An ancient bridge, and a more ancient tower,

A farm-house that is sheltered by its wall,

An acre of stony ground,

Where the symbolic rose can break in flower,

Old ragged elms, old thorns innumerable,

The sound of the rain or sound

Of every wind that blows,

The stilted water-hen

That plunged in stream again

Scarred by the splashing of a hundred cows.

Yeats’ poetry collections of this period touch upon themes that are, at once, local and general, personal and public, Irish and universal. The energy of the poems written in response to the turbulent times gave astonishing power to ‘Tower’, ‘The winding stair’ and ‘The wild swans of Coole’, all written during his stay at Thoor Ballylee.

On the first floor of the tower a steep spiral stone-cut staircase winds to the upper floors. In Yeats’ metaphysical contemplations, the winding stair became the symbol of the soul’s upward but spiral progress. The poet feels the turning of time, a poignant sense of life’s passing, a reminder of his ancestors.
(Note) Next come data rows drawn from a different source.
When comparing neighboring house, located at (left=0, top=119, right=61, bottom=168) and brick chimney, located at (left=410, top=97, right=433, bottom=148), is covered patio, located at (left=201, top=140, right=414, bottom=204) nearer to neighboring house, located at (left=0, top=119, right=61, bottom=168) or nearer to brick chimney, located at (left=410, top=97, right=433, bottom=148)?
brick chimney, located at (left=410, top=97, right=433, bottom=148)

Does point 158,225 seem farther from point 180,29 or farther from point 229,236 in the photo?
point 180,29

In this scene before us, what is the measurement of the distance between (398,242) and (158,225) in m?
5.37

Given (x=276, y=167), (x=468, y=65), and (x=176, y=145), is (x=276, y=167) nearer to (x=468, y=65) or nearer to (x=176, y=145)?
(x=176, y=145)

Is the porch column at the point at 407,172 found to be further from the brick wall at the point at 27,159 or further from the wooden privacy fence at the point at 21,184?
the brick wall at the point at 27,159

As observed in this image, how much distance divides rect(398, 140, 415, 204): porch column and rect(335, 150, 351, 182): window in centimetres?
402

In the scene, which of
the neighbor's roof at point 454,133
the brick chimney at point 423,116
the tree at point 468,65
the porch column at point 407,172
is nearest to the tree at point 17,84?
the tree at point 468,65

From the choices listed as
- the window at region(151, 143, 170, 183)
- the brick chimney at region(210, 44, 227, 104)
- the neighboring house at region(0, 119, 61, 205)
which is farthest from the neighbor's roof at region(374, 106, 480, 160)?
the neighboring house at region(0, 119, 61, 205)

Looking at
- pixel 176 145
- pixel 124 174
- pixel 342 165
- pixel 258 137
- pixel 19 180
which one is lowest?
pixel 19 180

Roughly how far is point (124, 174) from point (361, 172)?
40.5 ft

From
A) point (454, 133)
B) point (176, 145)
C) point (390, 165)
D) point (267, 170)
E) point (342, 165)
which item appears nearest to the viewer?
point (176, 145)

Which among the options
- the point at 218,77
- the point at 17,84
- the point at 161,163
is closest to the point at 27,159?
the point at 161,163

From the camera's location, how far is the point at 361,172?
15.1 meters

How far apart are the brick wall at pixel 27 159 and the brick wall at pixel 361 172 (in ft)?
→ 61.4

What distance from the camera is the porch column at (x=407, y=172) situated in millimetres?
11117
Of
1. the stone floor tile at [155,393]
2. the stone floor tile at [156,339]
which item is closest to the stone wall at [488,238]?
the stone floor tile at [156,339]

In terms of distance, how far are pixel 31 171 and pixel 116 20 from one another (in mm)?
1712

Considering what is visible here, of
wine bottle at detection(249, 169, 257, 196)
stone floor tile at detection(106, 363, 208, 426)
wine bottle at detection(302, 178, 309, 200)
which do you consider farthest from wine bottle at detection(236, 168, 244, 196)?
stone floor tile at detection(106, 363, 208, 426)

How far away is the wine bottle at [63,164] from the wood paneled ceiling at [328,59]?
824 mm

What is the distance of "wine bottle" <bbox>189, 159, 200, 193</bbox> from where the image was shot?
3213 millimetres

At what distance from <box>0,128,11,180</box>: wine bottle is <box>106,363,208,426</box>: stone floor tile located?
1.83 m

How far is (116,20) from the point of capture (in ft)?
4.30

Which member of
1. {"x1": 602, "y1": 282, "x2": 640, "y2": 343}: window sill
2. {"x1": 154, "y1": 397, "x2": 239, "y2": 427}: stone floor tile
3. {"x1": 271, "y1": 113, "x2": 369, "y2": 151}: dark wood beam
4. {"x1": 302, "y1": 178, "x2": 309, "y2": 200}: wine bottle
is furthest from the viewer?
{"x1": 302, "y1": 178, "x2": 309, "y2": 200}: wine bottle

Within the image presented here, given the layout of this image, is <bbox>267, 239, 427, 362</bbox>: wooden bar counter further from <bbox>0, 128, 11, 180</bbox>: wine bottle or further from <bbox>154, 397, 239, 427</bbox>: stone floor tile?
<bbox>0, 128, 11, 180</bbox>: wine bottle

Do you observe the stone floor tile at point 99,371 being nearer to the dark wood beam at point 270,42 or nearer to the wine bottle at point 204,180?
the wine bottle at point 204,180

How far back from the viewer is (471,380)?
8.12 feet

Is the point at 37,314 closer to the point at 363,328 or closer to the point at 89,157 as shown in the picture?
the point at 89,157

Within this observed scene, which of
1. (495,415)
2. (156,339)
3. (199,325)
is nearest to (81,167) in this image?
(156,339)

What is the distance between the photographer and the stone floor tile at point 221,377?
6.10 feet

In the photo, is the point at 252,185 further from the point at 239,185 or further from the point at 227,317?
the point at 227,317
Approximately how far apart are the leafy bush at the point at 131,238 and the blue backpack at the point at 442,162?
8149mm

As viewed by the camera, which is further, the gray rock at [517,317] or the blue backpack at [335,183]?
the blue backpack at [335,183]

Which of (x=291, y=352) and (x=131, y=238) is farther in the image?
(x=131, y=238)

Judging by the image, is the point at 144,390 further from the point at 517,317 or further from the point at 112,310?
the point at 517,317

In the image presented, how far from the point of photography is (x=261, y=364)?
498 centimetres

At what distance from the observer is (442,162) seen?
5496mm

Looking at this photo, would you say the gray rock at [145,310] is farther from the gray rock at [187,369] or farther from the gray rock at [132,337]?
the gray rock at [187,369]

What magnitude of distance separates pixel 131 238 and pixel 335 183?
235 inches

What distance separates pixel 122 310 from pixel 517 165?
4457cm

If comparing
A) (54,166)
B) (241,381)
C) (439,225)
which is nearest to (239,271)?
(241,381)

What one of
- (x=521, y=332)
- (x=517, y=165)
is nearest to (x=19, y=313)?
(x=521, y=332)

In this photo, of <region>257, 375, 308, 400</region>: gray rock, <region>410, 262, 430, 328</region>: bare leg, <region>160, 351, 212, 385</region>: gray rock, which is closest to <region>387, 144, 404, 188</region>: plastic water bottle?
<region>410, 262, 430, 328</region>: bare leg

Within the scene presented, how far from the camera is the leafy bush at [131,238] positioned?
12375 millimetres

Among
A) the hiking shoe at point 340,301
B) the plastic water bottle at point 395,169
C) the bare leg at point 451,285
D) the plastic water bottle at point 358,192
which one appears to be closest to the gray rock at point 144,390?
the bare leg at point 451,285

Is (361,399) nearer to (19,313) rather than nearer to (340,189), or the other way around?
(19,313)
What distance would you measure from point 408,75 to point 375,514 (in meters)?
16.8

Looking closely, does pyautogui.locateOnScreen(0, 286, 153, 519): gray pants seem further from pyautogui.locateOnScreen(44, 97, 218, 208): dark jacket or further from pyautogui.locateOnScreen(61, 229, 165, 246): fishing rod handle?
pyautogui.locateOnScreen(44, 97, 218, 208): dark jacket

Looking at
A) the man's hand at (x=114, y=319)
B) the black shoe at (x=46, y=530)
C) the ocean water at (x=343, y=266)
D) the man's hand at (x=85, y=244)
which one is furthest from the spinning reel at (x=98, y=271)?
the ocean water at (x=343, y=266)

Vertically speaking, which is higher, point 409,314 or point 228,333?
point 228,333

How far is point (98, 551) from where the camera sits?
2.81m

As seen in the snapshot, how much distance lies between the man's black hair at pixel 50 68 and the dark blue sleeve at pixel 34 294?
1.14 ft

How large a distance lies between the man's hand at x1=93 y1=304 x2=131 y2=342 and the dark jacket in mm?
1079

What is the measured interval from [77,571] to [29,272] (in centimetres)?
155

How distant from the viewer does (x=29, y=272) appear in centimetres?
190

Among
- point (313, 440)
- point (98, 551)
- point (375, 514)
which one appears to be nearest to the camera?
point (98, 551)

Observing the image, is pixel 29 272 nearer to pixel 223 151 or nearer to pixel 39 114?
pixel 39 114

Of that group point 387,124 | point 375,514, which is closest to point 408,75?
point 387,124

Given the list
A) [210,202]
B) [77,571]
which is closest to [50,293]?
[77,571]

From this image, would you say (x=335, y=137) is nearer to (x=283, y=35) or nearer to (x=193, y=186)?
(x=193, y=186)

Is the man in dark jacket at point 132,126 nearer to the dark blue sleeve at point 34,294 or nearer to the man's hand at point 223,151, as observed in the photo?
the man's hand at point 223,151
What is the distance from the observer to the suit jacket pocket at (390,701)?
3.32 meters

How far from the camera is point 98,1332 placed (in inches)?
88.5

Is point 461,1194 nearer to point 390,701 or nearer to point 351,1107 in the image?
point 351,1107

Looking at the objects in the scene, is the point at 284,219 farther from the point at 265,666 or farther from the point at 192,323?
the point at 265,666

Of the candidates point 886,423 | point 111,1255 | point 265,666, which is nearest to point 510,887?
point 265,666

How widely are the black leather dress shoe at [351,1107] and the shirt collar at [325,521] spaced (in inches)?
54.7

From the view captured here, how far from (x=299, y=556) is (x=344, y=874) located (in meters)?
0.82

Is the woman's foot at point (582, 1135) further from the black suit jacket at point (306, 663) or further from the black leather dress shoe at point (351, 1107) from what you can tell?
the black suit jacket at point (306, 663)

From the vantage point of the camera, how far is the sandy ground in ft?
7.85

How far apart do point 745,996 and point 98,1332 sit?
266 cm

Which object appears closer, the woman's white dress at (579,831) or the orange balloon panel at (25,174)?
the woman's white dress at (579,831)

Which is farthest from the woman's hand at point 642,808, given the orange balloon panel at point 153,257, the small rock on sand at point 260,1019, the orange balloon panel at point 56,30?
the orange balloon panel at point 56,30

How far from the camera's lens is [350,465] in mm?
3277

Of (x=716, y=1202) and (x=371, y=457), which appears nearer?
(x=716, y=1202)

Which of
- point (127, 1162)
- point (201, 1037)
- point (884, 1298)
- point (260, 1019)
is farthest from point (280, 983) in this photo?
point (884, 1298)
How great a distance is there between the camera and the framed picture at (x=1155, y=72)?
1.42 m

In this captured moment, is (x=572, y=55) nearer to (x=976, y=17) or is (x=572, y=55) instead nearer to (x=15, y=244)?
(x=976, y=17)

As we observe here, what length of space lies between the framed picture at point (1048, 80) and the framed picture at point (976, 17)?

I declare this tower is my symbol; I declare

This winding, gyring, spiring treadmill of a stair is my ancestral stair;

We come down the winding staircase. The dusk has begun to fold the surroundings in its dark embrace. Far away in Galway hills, the sun is setting and its last glow covers the hills with a halo. A mystical charisma envelops the place.

One can imagine Yeats, the poetic genius, the dreamer, the romantic infatuated with lake sides, hawthorn, spooks and faeries, sitting atop the tower, lost in the enchantment of the Celtic twilight or walking on the crunchy carpet of red copper and bronze leaves, Yeats in the autumnal years of his life, reconciling to the loss of love that never was his, and looking ahead to a new life with Georgina.

As he walks by the riverside, he anticipates the ravages of time, of lives transient, and can see his splendid home falling into ruin.

How should he preserve the legacy he had inherited — be known as the restorer of Thoor Ballylee, as the poet who lived and wrote there and left his mark in the legacy of this place?

Yeats found an answer readily. He had a slate slab carved with a short verse. All who pass by can read the words and touch the letters with their fingers.

I, the poet William Yeats,

With old mill boards and sea-green slates,

And smithy work from the Gort forge,

Restored this tower for my wife George;

And may these characters remain

When all is ruin once again.

Perhaps another poet or artist will collect the fallen remnants, and, dreamy-eyed, piece them together, and live amid surroundings that will nurture his creativity. He will climb the winding stair, get into “a dialogue of self and soul”, reflect upon matters lofty and sublime, mundane and quotidian, transitory and eternal. And time will keep circling.